In real food circles you will hear all sorts of varying opinions about supplementation. Some claim that if your diet is healthy enough you will never need to supplement. Others (like myself) feel that supplements can close some nutritional gaps and fix deficiencies and are therefore beneficial. I think the key thing to remember is that supplementing with various vitamins and minerals does not excuse us from trying to eat as healthy and as nourishing as possible. It merely gives us an edge in a world where soil is nutritionally depleted, farming practices are shady, and foods are less nutritious than they used to be. I choose to tackle the issue of nutritional deficiencies from both sides…healthy, nutrient dense foods that are grown as responsibly as possible AND nutritional supplementation.
With the above mentioned challenges it is easier than you might think to be missing some key nutrients from your diet, even if you think you eat pretty healthy. If you are eating the SAD (Standard American Diet) than the news is even worse. Here are 5 common nutrients that many of us miss and steps we can take to fix these deficiencies.
Calcium – We don’t just need calcium when our bones are growing. We need it throughout our lives to keep our bones strong. A huge part of this is exercise and strength training, which many people make less time for as they get older. We can get some calcium from dairy products as all the magazine ads for milk would have us believe but we do not need low fat dairy and we probably consume too much milk/dairy. Try getting most of your calcium from leafy greens (spinach, collards) vegetables (broccoili), nuts, and seeds.
Magnesium – Calcium and magnesium actually go together like peas and carrots so if you are deficient in one than you are likely deficient in the other because they work as a team to build strong bones and flexible muscles.
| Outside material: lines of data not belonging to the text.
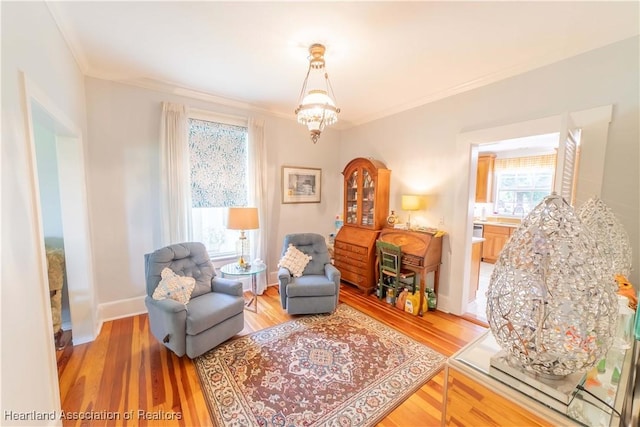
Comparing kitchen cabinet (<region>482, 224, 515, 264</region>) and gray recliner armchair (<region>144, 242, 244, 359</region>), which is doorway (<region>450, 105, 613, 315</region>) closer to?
gray recliner armchair (<region>144, 242, 244, 359</region>)

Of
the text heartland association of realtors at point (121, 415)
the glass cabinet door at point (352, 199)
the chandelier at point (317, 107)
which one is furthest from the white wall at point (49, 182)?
the glass cabinet door at point (352, 199)

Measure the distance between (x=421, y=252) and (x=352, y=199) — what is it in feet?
4.99

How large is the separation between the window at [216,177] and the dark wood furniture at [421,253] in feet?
7.82

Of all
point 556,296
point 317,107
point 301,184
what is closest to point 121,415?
point 556,296

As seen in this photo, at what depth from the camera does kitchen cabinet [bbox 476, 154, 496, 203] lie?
565cm

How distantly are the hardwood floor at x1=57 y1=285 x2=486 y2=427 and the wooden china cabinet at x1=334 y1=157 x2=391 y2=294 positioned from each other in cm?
92

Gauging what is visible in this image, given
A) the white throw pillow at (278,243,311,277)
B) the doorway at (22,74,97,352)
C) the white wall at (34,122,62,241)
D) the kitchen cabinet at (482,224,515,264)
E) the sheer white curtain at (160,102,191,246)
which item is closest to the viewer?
the doorway at (22,74,97,352)

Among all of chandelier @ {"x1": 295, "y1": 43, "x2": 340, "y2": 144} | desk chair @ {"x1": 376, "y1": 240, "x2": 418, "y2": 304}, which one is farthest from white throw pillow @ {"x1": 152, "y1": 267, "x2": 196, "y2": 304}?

A magnesium deficiency can actually cause all sorts of problems. In fact, it regulates more than 325 enzymes in the body and the most vital of those are ones that help to produce, transport, store, and utilize energy. You can get it from leafy greens and veggies, nuts, and seeds (just like calcium). Because absorption can be problematic a supplement is never a bad idea and a topical oil is also very handy.
Vitamin B12 – Many of us are B12 deficient…some studies have shown about 40% of us have below optimal levels. It is tied directly to the health of our nervous system as well as red blood cell production. Those at greatest risk are plant based diet supporters because B12 can ONLY be found in animal products. This is probably why anemia is so common among vegans. The best sources are clams, fish, and liver meats. Because a leaky gut can make it hard for even meat eaters to get enough B12, a supplement may be in order.
Vitamin D – This all important vitamin helps with bone health, immunity, and it lowers our risk of cardiovascular disease and type 2 diabetes. Very few foods in nature contain Vitamin D though. The best sources would be fatty fish like salmon, tuna and mackerel. Small amounts are in beef liver and eggs yolks. Other than that your best bets are lots of regular sunshine, a 600 IU a day pill, and/or cod liver oil.
Vitamin E – This one is a powerful antioxidant that fights free radicals and reduces risk of certain cancers but because of the fat phobia that exists many are missing out. Good sources include nuts and seeds, nut butters, leafy greens, broccoili, red bell peppers, and seafood.
It’s a good idea to think about nutritional deficiencies when doing your meal plans so you can try and tackle them to the best of your ability and make sure certain foods appear each week. I would also not be afraid to close some gaps with supplements if you feel inclined. It is easier than ever to access supplements in your local health food stores or you can buy vitamins online from Golden Glow or other reputable sources. Most of us agree that our health is our wealth so making sure we have all our nutritional Ts crossed with a good diet first, then with a little outside help, just makes good sense.